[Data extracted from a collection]
---------------
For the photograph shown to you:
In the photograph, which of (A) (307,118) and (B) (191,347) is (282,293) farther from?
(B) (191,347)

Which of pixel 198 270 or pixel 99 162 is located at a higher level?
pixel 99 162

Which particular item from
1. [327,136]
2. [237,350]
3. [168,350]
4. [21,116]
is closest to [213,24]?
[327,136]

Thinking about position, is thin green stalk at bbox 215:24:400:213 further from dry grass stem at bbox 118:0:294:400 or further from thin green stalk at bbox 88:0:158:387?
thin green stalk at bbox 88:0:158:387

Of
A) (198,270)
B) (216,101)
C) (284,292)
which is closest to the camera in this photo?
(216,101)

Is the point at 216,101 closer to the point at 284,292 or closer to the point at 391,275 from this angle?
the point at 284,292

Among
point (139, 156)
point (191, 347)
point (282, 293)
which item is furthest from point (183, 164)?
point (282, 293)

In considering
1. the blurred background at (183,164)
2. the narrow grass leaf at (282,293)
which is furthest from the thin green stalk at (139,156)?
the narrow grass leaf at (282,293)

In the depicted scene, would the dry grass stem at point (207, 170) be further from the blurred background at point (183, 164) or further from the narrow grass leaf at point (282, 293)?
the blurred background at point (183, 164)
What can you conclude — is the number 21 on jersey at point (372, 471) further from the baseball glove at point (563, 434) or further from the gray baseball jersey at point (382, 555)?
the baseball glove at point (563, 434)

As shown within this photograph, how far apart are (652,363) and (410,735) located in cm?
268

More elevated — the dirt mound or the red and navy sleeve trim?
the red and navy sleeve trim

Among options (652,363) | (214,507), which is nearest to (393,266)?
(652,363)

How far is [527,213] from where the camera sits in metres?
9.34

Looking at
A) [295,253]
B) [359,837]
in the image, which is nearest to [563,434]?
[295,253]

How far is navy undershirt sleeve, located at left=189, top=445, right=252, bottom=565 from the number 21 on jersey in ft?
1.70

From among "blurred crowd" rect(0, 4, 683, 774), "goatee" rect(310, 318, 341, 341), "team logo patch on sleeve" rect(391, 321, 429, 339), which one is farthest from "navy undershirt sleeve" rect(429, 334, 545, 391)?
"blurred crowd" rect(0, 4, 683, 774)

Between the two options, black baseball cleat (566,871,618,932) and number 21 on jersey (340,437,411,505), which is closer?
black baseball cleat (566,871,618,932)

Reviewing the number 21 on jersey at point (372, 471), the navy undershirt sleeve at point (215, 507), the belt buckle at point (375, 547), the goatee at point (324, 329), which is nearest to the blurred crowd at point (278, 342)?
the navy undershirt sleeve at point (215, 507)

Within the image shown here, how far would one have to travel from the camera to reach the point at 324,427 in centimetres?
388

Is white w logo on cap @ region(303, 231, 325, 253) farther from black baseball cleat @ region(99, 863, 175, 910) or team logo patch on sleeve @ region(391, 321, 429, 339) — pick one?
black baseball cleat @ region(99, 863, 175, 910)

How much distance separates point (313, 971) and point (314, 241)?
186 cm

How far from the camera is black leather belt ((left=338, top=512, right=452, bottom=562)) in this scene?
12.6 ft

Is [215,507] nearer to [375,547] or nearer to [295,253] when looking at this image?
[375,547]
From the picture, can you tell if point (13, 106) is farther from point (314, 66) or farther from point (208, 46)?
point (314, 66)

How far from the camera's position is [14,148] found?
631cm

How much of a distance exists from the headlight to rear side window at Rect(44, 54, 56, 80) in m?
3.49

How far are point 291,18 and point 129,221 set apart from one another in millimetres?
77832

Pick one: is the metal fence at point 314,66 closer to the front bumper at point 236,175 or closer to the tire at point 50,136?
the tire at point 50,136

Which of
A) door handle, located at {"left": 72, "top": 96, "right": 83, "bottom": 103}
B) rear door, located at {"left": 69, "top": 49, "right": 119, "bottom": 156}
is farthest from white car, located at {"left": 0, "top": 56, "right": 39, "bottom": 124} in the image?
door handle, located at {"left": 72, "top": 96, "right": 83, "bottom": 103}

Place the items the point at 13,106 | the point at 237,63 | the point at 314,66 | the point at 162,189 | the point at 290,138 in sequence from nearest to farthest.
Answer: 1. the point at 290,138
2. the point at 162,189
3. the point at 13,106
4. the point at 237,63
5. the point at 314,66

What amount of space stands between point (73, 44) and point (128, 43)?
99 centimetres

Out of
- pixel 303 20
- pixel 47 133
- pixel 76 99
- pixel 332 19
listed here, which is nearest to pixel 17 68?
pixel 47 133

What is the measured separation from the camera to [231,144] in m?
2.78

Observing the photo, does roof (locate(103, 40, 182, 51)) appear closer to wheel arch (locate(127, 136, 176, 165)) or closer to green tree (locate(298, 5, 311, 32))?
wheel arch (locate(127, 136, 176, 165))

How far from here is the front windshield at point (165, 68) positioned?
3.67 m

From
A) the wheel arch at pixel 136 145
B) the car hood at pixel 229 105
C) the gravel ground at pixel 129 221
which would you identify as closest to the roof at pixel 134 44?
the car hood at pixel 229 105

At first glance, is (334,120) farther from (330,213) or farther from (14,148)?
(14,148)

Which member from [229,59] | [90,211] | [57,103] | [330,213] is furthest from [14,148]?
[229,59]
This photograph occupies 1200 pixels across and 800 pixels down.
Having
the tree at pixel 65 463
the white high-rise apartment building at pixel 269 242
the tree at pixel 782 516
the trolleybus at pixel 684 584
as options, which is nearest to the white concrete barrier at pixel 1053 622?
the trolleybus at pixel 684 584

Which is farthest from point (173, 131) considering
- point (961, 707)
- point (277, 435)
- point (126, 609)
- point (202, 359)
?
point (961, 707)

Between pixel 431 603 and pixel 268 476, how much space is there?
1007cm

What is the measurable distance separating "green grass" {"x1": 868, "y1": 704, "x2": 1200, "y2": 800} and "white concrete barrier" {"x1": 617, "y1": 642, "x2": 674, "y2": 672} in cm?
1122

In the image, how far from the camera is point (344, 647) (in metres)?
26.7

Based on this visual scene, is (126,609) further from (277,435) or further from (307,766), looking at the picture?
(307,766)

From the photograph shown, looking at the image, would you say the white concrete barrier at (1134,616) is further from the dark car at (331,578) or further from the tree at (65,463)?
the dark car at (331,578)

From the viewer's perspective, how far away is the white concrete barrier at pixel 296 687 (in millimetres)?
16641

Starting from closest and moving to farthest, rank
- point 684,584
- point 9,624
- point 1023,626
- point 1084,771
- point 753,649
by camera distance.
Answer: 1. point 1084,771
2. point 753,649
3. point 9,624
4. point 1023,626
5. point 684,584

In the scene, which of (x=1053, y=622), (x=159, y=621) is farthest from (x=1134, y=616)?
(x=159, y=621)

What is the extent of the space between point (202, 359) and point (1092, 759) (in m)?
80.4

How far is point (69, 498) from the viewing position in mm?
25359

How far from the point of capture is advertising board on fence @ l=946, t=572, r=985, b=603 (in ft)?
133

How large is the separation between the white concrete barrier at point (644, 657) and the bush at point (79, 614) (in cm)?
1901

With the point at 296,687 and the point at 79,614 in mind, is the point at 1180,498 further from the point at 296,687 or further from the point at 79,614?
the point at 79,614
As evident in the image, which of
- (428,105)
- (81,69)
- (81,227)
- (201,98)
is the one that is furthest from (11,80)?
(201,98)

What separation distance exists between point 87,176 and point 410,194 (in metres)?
---------------
Return each line of the listing above that contains the string "space".

What amount of space stands between point (73, 44) and point (128, 43)?
Between pixel 431 603 and pixel 268 476, how much space is there?
What is the extent of the space between point (202, 359) and point (1092, 759) (in m)?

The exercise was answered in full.